Chapter 1: The Sound of the Shell 

All round him the long scar smashed into the jungle was a bath of heat.

In this quote, the narrator uses two metaphors, one likening the strip of jungle damaged by the plane crash to a scar, and another comparing the heat and humidity to a bath.

The beach between the palm terrace and the water was a thin stick, endless apparently, for to Ralph’s left the perspectives of palm and beach and water drew to a point at infinity. . .

This metaphor characterizes the beach as a thin, endless stick, emphasizing both the narrowness and length of the beach.

This last piece of shop brought sniggers from the choir, who perched like black birds on the criss-cross trunks and examined Ralph with interest.

In this simile, the narrator likens the choir boys, dressed in black cloaks and seated on fallen tree trunks, to a flock of irreverent black birds sizing up Ralph.

The coral was scribbled in the sea as though a giant had bent down to reproduce the shape of the island in a flowing chalk line but tired before he had finished.

This simile helps explain how the white coral reef runs parallel to part of the island’s coastline, comparing it to a half-drawn chalk outline made by a giant.

Chapter 2: Fire on the Mountain 

He was a shrimp of a boy, about six years old, and one side of his face was blotted out by a mulberry-colored birthmark.

Here the narrator compares one of the littluns to a shrimp, suggesting that he is smaller than other boys on the island.

The sun in the west was a drop of burning gold that slid nearer and nearer the sill of the world.

In this poetic metaphor, the narrator likens the setting sun to a “drop of burning gold” sliding down a windowpane toward the windowsill.

Small flames stirred at the trunk of a tree and crawled away through leaves and brushwood. . . . One patch touched a tree trunk and scrambled up like a bright squirrel. . . . The squirrel leapt on the wings of the wind and clung to another standing tree, eating downwards.

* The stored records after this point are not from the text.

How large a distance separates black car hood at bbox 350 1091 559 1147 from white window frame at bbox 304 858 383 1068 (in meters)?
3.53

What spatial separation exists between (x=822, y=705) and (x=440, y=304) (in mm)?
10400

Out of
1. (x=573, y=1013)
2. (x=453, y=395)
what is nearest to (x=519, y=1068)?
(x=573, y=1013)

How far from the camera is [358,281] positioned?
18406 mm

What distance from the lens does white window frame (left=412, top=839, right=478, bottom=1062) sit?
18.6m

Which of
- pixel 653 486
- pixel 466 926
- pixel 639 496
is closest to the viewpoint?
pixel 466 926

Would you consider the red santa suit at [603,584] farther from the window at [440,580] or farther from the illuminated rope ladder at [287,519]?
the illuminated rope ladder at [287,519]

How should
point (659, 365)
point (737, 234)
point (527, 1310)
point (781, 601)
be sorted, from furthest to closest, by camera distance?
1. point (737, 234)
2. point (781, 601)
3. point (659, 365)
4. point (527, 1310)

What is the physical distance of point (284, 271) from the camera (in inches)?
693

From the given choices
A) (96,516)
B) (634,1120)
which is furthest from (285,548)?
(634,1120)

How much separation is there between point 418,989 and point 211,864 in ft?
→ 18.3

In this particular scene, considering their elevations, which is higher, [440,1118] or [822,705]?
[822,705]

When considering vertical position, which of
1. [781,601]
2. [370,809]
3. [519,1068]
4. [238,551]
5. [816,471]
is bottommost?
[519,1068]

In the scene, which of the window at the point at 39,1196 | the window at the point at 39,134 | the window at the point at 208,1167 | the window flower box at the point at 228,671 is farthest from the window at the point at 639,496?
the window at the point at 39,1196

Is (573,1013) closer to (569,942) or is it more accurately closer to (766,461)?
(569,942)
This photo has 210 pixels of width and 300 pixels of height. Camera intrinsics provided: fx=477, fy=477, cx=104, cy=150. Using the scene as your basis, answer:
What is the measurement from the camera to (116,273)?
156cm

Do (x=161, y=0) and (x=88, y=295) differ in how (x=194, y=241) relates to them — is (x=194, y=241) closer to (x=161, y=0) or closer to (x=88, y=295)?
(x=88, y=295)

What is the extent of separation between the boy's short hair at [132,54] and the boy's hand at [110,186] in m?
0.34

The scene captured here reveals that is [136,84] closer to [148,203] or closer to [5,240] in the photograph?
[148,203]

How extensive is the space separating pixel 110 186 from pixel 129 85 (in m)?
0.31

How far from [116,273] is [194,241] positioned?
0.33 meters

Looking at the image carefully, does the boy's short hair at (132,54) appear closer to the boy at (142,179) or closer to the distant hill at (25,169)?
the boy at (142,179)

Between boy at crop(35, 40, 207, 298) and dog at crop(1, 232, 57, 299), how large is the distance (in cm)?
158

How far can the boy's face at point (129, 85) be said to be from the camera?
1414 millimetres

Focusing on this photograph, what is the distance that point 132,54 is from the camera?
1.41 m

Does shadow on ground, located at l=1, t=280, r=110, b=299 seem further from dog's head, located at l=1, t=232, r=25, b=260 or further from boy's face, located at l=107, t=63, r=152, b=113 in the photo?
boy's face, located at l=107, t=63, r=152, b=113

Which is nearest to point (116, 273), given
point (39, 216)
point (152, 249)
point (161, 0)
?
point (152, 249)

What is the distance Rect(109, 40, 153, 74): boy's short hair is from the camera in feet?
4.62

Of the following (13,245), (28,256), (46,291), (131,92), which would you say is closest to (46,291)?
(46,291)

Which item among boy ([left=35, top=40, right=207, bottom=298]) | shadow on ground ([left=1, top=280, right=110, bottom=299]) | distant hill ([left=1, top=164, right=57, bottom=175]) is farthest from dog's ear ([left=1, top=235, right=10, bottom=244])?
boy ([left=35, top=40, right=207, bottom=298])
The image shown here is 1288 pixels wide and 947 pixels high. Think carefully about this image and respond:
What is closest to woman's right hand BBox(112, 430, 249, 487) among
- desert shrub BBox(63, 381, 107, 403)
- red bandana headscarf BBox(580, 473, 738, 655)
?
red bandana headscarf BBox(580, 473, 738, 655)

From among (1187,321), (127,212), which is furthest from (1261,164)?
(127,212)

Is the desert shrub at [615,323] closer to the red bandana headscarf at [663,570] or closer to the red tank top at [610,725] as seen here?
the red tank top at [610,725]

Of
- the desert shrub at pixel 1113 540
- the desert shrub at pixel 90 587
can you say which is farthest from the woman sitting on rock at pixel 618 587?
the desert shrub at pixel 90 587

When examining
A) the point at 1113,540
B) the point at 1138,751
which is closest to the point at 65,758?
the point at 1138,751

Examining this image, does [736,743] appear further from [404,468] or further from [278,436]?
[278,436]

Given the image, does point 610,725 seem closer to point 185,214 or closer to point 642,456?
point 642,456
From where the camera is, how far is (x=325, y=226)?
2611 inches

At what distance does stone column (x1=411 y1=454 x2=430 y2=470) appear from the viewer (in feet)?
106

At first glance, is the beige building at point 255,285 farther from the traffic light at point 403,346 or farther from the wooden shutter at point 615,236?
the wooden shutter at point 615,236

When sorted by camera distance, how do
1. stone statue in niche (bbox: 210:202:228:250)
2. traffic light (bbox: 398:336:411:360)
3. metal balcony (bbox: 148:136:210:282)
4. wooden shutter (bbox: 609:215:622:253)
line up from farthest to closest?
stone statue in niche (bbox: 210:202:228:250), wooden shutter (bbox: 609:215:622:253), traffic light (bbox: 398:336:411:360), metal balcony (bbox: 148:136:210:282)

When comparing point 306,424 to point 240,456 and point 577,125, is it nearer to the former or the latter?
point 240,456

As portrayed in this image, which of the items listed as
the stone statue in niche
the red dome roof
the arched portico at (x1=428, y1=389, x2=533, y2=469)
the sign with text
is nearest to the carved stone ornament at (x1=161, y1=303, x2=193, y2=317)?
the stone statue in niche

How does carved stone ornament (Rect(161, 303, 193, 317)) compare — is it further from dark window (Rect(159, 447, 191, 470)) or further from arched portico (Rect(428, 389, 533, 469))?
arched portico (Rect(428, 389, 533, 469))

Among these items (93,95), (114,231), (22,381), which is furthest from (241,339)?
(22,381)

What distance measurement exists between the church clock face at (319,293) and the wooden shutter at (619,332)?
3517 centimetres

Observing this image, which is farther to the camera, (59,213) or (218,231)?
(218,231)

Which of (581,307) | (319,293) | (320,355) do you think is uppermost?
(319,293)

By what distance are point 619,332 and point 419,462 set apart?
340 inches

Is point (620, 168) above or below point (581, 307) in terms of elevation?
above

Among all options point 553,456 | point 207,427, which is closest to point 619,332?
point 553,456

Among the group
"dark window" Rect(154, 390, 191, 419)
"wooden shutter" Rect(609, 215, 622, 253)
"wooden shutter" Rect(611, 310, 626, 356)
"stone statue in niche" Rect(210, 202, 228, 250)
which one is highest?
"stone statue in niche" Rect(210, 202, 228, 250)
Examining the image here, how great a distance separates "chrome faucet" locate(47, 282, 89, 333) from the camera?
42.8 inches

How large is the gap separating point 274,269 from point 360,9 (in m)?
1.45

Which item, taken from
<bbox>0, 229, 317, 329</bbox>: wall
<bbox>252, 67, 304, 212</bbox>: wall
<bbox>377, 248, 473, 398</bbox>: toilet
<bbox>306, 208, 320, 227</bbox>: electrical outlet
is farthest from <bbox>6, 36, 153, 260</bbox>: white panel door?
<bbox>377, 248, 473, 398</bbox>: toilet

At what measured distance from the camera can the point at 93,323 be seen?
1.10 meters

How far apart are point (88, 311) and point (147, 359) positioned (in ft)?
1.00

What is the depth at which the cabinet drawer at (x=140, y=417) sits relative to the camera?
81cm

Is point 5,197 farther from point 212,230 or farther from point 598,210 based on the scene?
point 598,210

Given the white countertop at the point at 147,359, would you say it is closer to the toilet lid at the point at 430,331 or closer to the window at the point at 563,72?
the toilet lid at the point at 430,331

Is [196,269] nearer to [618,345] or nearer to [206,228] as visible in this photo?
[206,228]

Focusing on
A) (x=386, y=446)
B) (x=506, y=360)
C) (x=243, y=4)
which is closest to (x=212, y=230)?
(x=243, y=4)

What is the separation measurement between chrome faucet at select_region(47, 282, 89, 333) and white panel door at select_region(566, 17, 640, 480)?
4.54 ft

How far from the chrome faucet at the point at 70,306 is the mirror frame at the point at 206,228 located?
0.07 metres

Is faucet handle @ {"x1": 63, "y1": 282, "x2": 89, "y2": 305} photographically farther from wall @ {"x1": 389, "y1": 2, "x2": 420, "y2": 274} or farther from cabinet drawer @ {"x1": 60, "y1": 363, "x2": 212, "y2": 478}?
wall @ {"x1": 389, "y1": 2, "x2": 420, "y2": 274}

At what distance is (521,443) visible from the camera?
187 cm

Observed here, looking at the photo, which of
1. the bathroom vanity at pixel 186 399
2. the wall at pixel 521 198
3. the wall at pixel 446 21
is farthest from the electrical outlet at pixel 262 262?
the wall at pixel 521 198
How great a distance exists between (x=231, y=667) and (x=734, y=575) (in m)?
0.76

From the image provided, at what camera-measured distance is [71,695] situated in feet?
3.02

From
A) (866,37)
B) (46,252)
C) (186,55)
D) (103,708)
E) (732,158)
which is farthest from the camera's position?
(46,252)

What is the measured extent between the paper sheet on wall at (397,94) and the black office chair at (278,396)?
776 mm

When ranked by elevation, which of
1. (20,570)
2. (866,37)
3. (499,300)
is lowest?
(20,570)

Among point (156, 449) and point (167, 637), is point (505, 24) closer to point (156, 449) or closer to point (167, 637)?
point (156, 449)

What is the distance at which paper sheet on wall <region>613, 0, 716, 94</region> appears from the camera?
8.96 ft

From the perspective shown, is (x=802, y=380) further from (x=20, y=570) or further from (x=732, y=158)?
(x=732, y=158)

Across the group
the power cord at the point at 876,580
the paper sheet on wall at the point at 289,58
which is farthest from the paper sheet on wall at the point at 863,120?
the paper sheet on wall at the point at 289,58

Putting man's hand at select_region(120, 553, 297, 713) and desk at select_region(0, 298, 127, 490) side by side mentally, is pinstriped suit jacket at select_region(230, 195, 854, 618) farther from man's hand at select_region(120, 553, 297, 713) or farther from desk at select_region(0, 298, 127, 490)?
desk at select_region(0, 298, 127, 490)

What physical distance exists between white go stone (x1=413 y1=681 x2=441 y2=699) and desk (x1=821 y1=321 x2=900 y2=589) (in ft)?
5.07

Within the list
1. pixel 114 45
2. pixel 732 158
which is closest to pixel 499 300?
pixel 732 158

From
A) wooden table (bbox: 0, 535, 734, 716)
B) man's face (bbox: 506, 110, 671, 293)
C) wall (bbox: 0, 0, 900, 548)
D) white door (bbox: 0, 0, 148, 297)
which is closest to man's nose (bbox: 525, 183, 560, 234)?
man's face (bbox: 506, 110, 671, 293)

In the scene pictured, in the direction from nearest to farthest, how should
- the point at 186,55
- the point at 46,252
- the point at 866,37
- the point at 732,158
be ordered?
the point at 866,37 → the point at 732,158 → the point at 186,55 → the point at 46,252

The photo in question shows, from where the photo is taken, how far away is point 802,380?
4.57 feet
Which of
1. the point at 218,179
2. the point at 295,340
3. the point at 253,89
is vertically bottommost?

In this simile, the narrator compares the spreading flames of a forest fire to a squirrel climbing and leaping among the trees.

Chapter 3: Huts on the Beach 

Jack himself shrank at this cry with a hiss of indrawn breath, and for a minute became less a hunter than a furtive thing, ape-like among the tangle of trees.

This simile, which describes Jack hunting pigs in the jungle, likens his stealthy behavior to that of a wild animal.

Chapter 5: Beast from Water 

Ralph chose the firm strip as a path because he needed to think, and only here could he allow his feet to move without having to watch them. Suddenly . . . He found himself understanding the wearisomeness of this life, where every path was an improvisation and a considerable part of one's waking life was spent watching one's feet.

In this metaphor, Ralph compares life on the island to an improvised journey that becomes tiresome because he must spend so much energy treading cautiously.

Chapter 7: Shadows and Tall Trees

. . . the darkness and desperate enterprise gave the night a kind of dentist's chair unreality.

This metaphor refers to the night Ralph, Jack, and Roger go in search of “the Beast,” comparing their state of confusion to that of a drugged patient in a dentist’s chair.

Chapter 12: Cry of the Hunter

Ralph launched himself like a cat; stabbed, snarling, with the spear, and the savage doubled up.

As Ralph tries to escape from Jack’s tribe of savages, the narrator compares his desperate behavior to that of a snarling cat attacking one of his pursuers.